Vom Nachttisch geräumt: Widerstand

Als am 10. 11. 1938 SA-Leute in der Neuen Synagoge in der Oranienburger Straße in Berlin Feuer legten, da wurden sie vom Polizeioffizier Wilhelm Krützfeld verjagt. Heinz Knobloch hat die Geschichte dieses außergewöhnlichen Beamten geschrieben. Sie zeigt, daß Widerstand möglich war, daß Kadavergehorsam nicht die einzig mögliche (Über-)Lebensform im Dritten Reich war. Die Erzählung vom beherzten Reviervorsteher Krützfeld ist auch eine Warnung vor Pauschalurteilen. Wer glaubt, sich mit ein paar Allgemeinheiten über Machtapparat, bürgerlichen Staat und Polizei genaues Hingucken ersparen zu können, der kann hier lernen, zu welchen Fehlurteilen das führt.

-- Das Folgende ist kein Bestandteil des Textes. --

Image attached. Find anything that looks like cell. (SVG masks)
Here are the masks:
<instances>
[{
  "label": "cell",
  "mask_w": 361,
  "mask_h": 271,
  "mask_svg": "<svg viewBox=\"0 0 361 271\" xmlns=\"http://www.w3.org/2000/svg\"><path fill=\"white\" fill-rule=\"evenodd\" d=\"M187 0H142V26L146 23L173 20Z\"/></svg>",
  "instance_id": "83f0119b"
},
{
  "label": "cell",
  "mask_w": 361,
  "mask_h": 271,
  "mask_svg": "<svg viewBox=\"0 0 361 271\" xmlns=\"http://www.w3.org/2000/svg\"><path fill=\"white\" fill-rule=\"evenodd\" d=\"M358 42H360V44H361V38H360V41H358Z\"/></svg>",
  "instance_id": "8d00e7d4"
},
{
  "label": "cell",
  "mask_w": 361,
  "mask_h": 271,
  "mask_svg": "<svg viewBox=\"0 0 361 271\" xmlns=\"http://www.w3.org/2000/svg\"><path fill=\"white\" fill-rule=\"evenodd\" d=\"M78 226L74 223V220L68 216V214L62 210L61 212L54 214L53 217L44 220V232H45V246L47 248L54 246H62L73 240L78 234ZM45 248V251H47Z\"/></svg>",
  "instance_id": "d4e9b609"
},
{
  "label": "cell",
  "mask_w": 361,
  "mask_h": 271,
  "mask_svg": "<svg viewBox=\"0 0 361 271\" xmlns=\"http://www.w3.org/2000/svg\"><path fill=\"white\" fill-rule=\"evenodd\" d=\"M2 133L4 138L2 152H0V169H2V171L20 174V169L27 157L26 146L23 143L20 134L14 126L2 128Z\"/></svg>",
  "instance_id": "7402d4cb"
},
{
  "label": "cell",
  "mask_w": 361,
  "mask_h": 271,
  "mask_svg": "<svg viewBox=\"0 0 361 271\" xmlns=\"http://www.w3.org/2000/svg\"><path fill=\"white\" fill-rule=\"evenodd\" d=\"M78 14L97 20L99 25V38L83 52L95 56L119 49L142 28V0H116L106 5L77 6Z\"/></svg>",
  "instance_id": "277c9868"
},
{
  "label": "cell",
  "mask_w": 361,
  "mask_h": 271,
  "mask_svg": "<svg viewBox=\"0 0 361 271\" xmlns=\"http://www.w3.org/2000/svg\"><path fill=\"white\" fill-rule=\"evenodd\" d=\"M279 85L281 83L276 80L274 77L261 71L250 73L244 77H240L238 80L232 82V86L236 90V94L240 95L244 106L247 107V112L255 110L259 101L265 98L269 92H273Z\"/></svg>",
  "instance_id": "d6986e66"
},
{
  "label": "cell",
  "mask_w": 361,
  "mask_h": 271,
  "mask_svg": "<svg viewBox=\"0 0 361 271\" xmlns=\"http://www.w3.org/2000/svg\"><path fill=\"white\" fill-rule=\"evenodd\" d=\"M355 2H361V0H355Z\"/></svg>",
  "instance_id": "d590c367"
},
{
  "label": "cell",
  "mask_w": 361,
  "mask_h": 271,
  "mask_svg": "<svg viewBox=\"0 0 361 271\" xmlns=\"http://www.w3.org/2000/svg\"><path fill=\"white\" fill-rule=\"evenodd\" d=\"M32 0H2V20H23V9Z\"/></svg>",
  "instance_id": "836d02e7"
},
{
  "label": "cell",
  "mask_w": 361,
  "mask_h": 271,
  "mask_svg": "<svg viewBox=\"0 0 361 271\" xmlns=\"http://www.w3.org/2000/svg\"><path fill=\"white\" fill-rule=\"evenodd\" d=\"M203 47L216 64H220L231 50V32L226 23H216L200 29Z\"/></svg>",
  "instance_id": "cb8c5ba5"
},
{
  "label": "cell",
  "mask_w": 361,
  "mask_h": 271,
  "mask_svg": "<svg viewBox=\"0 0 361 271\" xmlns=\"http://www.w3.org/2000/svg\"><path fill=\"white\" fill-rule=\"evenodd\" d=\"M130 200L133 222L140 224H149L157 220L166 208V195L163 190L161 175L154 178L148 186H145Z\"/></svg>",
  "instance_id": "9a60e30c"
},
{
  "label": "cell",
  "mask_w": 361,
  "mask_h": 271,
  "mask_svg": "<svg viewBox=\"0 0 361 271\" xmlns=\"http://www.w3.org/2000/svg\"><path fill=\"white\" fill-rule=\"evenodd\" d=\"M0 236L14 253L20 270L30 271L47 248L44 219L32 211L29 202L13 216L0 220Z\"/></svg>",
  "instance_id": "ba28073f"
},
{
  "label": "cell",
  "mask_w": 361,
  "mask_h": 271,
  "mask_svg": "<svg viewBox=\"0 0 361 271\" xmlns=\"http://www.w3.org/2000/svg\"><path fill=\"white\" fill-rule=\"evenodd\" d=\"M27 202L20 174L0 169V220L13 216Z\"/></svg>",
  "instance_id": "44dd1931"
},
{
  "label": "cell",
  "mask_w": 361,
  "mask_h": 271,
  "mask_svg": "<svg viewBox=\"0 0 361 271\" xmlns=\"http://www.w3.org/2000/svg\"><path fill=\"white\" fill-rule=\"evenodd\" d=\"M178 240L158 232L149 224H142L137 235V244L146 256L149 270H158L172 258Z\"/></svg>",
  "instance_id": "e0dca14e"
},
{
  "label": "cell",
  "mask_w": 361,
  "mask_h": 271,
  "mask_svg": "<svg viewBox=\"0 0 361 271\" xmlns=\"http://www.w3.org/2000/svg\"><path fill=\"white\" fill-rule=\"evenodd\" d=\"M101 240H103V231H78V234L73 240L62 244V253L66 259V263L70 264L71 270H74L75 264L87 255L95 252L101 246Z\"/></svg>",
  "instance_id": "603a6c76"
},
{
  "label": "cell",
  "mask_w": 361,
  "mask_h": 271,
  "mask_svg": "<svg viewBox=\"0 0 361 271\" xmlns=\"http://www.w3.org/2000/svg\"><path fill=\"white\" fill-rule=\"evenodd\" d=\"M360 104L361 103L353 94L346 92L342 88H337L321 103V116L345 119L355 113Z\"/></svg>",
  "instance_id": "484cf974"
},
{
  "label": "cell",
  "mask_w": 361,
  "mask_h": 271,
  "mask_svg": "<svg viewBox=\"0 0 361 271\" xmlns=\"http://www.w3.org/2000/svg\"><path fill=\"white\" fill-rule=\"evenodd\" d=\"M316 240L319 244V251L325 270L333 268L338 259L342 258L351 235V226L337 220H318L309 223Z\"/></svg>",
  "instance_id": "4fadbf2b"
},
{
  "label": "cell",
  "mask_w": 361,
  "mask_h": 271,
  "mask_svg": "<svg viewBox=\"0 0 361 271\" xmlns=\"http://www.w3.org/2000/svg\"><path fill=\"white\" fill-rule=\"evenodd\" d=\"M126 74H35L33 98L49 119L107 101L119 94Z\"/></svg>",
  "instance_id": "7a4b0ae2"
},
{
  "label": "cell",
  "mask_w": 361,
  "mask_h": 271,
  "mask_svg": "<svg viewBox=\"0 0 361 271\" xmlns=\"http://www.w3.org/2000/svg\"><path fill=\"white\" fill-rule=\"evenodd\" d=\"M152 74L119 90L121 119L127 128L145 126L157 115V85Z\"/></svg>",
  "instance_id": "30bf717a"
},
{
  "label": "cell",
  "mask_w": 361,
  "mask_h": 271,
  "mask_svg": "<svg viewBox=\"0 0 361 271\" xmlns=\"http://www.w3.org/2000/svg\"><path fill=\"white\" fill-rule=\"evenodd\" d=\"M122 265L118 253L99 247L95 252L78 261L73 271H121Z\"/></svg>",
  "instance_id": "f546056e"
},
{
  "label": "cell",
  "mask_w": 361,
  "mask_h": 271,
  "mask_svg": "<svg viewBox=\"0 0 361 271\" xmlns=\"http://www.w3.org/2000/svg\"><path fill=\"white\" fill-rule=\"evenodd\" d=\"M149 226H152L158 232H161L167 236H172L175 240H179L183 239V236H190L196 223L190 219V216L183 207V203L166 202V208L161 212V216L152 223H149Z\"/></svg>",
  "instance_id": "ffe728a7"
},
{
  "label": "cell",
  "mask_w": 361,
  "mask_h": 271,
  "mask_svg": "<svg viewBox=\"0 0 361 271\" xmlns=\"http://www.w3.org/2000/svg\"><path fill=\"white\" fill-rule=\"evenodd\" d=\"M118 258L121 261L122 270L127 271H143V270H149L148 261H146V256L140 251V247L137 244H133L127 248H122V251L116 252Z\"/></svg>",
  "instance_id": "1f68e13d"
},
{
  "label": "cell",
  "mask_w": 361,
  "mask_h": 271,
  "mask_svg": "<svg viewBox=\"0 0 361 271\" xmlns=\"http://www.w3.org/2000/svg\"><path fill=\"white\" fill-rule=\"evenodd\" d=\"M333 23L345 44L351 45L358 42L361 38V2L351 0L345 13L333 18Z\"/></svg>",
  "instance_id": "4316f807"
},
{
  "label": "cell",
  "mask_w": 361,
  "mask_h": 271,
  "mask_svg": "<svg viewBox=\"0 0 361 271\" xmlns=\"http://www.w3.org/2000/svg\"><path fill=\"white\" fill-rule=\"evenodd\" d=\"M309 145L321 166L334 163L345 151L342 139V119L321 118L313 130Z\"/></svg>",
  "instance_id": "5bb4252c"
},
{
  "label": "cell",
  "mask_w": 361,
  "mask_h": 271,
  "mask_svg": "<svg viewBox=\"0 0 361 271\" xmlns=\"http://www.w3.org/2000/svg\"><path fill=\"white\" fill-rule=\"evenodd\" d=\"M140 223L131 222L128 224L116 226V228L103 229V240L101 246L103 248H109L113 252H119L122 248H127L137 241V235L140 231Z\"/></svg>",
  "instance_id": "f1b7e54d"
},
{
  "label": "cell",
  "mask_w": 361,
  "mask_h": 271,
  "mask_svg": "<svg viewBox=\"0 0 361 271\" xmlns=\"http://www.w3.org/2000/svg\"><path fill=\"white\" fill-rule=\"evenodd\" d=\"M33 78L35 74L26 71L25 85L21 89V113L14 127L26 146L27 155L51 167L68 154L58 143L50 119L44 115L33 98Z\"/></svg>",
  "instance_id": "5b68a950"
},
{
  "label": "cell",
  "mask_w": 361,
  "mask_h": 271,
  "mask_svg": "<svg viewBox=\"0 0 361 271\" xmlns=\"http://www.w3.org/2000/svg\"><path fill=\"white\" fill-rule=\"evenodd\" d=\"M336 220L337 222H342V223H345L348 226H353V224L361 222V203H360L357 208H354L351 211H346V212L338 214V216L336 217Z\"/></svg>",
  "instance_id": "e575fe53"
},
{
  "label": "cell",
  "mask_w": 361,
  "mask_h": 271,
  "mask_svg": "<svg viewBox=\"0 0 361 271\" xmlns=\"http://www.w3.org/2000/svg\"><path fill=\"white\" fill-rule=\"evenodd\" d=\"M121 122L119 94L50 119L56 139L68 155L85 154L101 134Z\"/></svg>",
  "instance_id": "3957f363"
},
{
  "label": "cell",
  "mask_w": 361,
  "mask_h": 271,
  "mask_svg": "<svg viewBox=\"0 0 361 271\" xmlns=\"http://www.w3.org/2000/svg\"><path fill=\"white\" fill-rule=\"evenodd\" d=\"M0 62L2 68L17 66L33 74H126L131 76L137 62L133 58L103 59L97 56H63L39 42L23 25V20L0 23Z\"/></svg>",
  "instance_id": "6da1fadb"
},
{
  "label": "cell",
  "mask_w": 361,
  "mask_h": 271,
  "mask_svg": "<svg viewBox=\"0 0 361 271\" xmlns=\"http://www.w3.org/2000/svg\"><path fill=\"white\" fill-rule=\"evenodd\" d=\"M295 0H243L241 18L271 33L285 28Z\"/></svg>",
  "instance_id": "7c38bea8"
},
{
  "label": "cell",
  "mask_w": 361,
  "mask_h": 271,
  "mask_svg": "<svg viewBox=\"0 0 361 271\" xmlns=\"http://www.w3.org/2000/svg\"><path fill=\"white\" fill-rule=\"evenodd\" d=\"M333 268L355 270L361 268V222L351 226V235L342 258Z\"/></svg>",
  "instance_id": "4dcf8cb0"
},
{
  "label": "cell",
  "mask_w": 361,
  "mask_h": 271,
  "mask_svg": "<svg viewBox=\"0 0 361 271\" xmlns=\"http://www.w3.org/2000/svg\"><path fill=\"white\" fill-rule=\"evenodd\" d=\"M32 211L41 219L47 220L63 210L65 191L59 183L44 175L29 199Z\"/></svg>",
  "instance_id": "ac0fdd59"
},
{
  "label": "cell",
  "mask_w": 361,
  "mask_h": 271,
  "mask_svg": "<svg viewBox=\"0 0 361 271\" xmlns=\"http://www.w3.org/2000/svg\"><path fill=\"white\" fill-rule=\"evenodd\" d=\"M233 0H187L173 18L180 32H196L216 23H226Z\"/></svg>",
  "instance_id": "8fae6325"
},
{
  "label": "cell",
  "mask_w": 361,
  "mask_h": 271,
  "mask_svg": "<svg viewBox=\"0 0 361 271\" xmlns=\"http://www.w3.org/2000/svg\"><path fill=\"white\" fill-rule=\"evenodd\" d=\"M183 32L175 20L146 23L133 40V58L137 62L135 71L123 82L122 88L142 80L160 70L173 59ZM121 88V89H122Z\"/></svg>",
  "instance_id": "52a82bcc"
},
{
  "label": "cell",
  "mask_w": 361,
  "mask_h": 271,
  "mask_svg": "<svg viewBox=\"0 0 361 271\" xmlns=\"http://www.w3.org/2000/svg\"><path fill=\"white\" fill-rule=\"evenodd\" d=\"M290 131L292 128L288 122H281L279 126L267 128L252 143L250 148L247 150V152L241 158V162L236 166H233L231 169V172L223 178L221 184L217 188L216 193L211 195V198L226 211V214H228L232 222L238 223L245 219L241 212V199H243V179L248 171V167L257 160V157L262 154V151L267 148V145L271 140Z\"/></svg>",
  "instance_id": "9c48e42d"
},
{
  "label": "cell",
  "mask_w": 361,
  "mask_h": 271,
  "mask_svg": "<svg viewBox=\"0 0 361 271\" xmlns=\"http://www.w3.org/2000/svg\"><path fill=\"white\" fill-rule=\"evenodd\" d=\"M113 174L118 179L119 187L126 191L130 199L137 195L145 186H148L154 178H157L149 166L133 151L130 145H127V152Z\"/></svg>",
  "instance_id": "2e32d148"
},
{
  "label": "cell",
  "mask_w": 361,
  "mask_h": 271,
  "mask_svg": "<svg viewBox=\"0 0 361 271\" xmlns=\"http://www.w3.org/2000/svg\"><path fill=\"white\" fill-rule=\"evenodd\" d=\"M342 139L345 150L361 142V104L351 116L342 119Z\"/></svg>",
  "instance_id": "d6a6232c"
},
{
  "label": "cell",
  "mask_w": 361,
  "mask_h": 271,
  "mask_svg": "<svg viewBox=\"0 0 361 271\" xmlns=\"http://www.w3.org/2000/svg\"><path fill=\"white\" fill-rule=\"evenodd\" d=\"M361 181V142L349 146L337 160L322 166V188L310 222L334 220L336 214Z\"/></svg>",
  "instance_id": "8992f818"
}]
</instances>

Krützfeld nutzte seine Stellung, um verfolgten Juden zu helfen. Er tat das, weil er es für seine selbstverständliche Aufgabe hielt, nicht weil er glaubte, es im Rahmen eines Parteiprogrammes, einer bestimmten Politik tun zu müssen. Es gehörte Mut dazu. Aber Mut haben auch die gehabt, die sich für die Nazis an allen Fronten dieser Welt in Gefahr begaben. Es gehörten vor allem ein eigener Kopf und ein eigenes Herz dazu. Ein klein wenig lernt man davon, wenn man das Buch liest. Wenigstens für die Zeit, da man es liest. Drei Stunden ein besserer Mensch. Das ist viel. Und vielleicht schämt man sich dann wenigstens, wenn man bei der nächsten Gemeinheit, deren Zeuge man wird, wieder einmal den Mund hält.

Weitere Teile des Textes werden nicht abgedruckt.